### STUDY QUESTIONS
**A)** In the passage on practical nursing and LPNs, what title does the same role carry in Texas and California?
**B)** Extend the passage on practical nursing and LPNs, starting after its last sentence.

Yes, practical nursing is the same as LPN. “Practical nursing” refers to the field of study and practice, while “Licensed Practical Nurse” (LPN) is the credential you earn after completing a practical nursing program and passing the national licensing exam. Think of it this way: practical nursing is what you study, and LPN is what you become.
Why the Different Names Exist
The terminology can be confusing because the same role goes by different names depending on where you are. In most U.S. states, graduates of practical nursing programs are called Licensed Practical Nurses (LPNs). In Texas and California, the identical role is called Licensed Vocational Nurse (LVN). The education, exam, and job duties are the same regardless of which title your state uses. The Bureau of Labor Statistics groups them together as a single occupation.
When you see a school advertising a “practical nursing program” or a “practical nursing certificate,” that program is specifically designed to prepare you for LPN licensure. There is no separate “practical nurse” license that differs from an LPN license.

### EXTRACTED MATERIAL

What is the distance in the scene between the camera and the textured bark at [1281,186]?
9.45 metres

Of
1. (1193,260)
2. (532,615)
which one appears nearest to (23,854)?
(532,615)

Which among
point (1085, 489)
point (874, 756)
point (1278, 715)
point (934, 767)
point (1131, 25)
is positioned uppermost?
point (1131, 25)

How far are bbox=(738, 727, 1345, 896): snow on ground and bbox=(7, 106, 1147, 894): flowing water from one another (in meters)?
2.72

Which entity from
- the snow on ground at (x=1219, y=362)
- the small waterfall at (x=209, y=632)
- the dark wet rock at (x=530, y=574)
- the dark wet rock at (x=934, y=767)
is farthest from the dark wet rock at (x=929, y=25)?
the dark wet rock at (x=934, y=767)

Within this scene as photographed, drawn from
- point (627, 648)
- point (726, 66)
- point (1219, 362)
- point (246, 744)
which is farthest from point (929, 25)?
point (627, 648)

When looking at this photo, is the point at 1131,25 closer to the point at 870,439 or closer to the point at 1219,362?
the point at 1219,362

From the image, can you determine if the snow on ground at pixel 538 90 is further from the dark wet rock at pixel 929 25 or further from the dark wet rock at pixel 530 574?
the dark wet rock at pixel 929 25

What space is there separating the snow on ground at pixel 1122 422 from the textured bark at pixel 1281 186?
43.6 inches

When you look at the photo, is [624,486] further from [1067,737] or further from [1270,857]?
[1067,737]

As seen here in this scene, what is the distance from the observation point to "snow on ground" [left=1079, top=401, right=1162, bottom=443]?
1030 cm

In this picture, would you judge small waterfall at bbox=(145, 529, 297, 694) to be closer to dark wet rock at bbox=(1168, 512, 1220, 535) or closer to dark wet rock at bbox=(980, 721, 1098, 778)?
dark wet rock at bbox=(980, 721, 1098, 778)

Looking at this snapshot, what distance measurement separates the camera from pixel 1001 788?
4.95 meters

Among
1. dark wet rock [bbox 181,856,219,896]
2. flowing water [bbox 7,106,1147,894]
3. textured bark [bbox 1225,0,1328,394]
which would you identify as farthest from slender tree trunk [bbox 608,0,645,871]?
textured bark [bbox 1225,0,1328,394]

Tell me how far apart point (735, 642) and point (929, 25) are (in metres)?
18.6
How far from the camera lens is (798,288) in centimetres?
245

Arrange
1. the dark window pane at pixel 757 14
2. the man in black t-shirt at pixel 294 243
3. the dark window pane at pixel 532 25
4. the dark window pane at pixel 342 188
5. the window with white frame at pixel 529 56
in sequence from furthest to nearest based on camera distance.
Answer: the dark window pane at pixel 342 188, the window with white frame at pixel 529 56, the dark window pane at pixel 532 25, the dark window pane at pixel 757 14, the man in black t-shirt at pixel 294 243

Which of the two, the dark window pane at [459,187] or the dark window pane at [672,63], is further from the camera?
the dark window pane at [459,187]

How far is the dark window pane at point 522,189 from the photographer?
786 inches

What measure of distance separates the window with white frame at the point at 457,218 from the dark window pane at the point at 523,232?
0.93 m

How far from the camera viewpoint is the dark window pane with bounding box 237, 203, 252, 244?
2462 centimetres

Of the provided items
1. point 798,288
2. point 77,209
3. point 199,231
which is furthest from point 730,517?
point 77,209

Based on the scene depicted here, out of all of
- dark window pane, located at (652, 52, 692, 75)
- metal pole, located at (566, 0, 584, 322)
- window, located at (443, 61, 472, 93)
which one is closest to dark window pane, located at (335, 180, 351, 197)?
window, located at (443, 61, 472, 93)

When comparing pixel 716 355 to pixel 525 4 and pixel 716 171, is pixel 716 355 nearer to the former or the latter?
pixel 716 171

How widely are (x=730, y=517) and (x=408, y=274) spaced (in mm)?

### TASK RESULTS
**A)** Licensed Vocational Nurse (LVN).

**B)**
What Practical Nursing Programs Look Like
Practical nursing programs are typically 12 months long and result in a certificate or diploma, not a degree. The Community College of Baltimore County’s program, for example, is a 12-month, 46-credit certificate. Programs combine classroom instruction in anatomy, pharmacology, and nursing fundamentals with supervised clinical rotations in hospitals, nursing homes, and clinics.
After completing the program, you must pass the NCLEX-PN, a national licensing exam. Only after passing do you hold the LPN (or LVN) title and can legally practice. This is the step that turns a practical nursing student into a licensed practical nurse.
What LPNs Actually Do
LPNs provide direct patient care, but they work under the supervision of a registered nurse (RN) or physician. This is one of the key distinctions in nursing: RNs function at an independent level, while LPNs function at a dependent level. That doesn’t mean the work is less hands-on. LPNs take vital signs, administer medications, change wound dressings, insert catheters, and provide patient and family education.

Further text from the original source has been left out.